Kegiatan ini digelar melalui Zoom Meeting dari Mempawah Command Center. Rakorda tahun ini mengusung tema “Transformasi Kemendukbangga/BKKBN Mendukung Program Prioritas Presiden Menuju Indonesia Emas 2045”.
Dalam kesempatan itu, Juli menegaskan komitmen Pemkab Mempawah untuk menyelaraskan program kependudukan daerah dengan arah pembangunan nasional.
“Transformasi ini harus sampai ke akar rumput. Ini bukan sekadar program rutin, tapi fondasi menyiapkan generasi kompetitif menuju Indonesia Emas 2045,” kata Juli.
Ia menekankan, penguatan kualitas sumber daya manusia harus dimulai dari keluarga sebagai unit terkecil dalam masyarakat.
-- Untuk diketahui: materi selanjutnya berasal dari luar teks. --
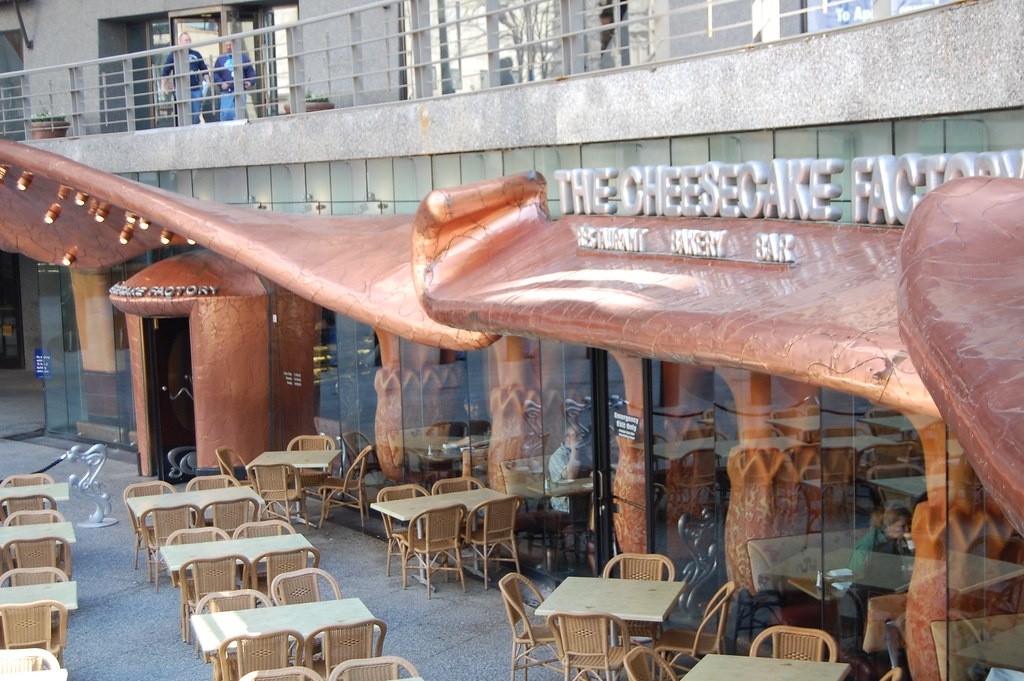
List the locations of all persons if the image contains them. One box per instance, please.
[848,504,916,661]
[548,423,595,527]
[160,32,211,125]
[449,392,484,470]
[213,41,256,122]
Sejumlah isu strategis turut dibahas dalam Rakorda, di antaranya percepatan penurunan stunting, penguatan ekonomi keluarga, digitalisasi data kependudukan, hingga pendidikan keluarga di era digital.
Juli juga menilai Mempawah memiliki posisi strategis seiring perkembangan industri yang cukup pesat. Menurutnya, kondisi tersebut harus diimbangi dengan peningkatan kualitas penduduk lokal.
“Kita ingin masyarakat Mempawah jadi pelaku utama pembangunan. Karena itu akses layanan KB dan kesehatan harus merata dan berkualitas,” ujarnya.
Pada 2026, fokus program diarahkan pada percepatan penanganan stunting, pemberian makanan tambahan berbasis pangan lokal, serta penguatan sistem pemantauan data secara berkala.
Meski begitu, Juli mengakui masih ada sejumlah tantangan, mulai dari belum meratanya pelayanan, kepatuhan sasaran, hingga kualitas pelaporan data.
“Peta jalan kependudukan bukan sekadar dokumen, tapi komitmen pembangunan berbasis data. Perlu sinergi semua pihak agar dampaknya benar-benar dirasakan masyarakat,” tutupnya.